TASK DETAILS -
Report all lines of the records that contain "window".
____
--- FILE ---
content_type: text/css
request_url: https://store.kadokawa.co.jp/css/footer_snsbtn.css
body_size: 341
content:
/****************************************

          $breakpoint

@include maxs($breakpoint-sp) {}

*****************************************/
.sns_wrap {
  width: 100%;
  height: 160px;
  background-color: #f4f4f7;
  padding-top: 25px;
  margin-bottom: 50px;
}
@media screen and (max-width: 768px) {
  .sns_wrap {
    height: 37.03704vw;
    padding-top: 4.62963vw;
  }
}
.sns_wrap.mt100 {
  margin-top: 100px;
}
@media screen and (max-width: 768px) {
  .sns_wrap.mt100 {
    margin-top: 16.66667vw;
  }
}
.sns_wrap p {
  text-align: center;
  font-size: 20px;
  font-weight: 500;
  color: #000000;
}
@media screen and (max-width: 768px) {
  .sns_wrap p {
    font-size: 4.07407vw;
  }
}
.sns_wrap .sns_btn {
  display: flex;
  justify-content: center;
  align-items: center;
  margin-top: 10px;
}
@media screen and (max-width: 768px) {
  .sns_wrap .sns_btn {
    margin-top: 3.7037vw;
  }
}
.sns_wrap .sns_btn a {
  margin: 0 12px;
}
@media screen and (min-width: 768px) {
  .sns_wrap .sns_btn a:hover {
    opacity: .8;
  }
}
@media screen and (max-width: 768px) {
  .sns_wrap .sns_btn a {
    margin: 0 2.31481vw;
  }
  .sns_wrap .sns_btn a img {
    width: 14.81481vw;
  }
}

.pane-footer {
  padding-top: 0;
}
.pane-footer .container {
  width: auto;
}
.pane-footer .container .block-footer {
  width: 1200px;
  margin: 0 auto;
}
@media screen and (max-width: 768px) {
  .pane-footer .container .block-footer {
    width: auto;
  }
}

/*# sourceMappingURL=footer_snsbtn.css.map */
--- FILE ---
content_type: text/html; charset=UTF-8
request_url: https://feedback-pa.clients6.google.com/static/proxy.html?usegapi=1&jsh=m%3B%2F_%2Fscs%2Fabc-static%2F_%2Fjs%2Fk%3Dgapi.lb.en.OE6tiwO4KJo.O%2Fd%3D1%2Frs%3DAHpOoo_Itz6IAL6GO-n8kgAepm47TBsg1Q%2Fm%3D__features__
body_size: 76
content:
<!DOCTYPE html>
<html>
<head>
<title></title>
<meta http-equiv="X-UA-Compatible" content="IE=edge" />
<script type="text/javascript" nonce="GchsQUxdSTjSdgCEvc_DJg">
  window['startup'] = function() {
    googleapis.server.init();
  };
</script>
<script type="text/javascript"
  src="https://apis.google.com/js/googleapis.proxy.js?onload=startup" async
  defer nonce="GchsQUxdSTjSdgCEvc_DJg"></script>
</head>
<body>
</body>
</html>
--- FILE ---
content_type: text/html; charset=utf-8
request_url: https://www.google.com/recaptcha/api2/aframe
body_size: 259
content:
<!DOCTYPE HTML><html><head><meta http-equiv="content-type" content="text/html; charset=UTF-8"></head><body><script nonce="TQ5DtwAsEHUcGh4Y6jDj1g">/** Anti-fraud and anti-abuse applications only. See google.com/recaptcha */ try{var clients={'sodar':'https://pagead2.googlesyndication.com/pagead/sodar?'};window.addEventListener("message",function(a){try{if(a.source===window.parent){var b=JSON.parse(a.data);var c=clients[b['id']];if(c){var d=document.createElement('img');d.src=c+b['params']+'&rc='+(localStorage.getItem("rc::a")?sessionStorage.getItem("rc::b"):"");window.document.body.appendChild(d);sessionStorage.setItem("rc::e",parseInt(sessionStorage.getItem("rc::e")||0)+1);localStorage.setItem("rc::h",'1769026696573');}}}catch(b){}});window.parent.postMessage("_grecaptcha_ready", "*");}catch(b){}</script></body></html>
____
WRITTEN SOLUTION -
  window['startup'] = function() {
<!DOCTYPE HTML><html><head><meta http-equiv="content-type" content="text/html; charset=UTF-8"></head><body><script nonce="TQ5DtwAsEHUcGh4Y6jDj1g">/** Anti-fraud and anti-abuse applications only. See google.com/recaptcha */ try{var clients={'sodar':'https://pagead2.googlesyndication.com/pagead/sodar?'};window.addEventListener("message",function(a){try{if(a.source===window.parent){var b=JSON.parse(a.data);var c=clients[b['id']];if(c){var d=document.createElement('img');d.src=c+b['params']+'&rc='+(localStorage.getItem("rc::a")?sessionStorage.getItem("rc::b"):"");window.document.body.appendChild(d);sessionStorage.setItem("rc::e",parseInt(sessionStorage.getItem("rc::e")||0)+1);localStorage.setItem("rc::h",'1769026696573');}}}catch(b){}});window.parent.postMessage("_grecaptcha_ready", "*");}catch(b){}</script></body></html>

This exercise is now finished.